Liberalia was an ancient feast and rite of passage as young Roman boys passed into manhood at around the age of 15 or 16. They’d remove their bulla praetexta, a charm meant to protect them and ward off evil spirits. During the Liberalia ceremony, the boys would place their bulla on the altar with a lock of their hair or facial hair and dedicate it to the gods of the household, Lares.

The celebration occurred around the Ides of March — an infamous holiday of sorts respecting the assassination of Julius Caesar. The boys would don new purple clothing to signify themselves becoming full citizens of Rome.

Liber Pater was a god of fertility and similar to Bacchus. Liber’s female priests would don wreaths of ivy and serve cakes of oil and honey which the new adepts would sacrifice. Ovid wrote about the festival in his almanac.

Dionysia

The Great Dionysia was a dramatic festival that centered around the theater. It is believed that many of the great modes of tragedy, comedy and satyric drama originated from this time. It was held in Athens during March and honored Dionysus. Great choral hymns were told and some of the earliest stories by Aeschylus come from this time around 472 BCE.

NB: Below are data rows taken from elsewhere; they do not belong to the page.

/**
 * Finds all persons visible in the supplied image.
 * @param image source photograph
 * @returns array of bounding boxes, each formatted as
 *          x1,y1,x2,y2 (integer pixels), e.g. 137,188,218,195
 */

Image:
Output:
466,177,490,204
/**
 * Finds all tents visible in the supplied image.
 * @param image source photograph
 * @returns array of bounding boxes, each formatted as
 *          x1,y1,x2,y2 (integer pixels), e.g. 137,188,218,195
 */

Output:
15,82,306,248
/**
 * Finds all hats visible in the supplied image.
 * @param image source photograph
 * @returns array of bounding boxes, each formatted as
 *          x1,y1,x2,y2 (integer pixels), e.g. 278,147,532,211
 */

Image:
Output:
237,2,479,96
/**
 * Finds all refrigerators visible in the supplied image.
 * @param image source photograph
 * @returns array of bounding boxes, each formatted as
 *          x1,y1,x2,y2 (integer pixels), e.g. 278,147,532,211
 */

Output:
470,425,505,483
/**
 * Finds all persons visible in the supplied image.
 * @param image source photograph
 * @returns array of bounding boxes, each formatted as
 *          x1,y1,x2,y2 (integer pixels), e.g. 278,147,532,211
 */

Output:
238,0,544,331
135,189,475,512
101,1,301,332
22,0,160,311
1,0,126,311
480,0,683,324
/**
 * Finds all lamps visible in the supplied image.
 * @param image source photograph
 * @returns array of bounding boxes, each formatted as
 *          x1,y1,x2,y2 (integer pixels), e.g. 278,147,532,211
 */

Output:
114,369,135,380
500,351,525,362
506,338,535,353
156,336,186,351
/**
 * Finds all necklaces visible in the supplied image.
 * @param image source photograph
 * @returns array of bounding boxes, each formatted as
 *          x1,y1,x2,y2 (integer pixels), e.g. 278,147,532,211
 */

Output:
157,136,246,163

All Athenian citizens and many other visitors from Greece would attend the festivals. There was competitions between poets who would write, produce and act in their tragedies. The best would be chosen by judges who would then award a prize to the best poet.

Imbolc

Imbolc, also known as Imbolg is one of the more obscure festivals of the Celts. It was celebrated in the beginning of the year around February 1st to the 2nd. It was the middle point between the winter solstice and spring equinox in both Ireland and Scotland. Many modern day neopagans still celebrate this tradition.

The holiday is also sometimes aligned with the first day of spring. Some of the earliest mentions of this holiday come from Irish literature sometime in the 10th century. Poets of that era related the holiday to ewe’s milk and the breeding cycle of sheep.

Imbolc celebrations center around the reverence of the pagan goddess Brigid. She evoked the fertility rites and oversaw other aspects of artistic expression. Eventually, Brigid would be adopted as a Christian idol titled St. Brigid. The Catholic church claims that St. Brigid was a real person. She is the patron saint of Irish nuns, newborns and dairy maids, among other things. She shares a commonality with the goddess Brigid worthy of suspicion.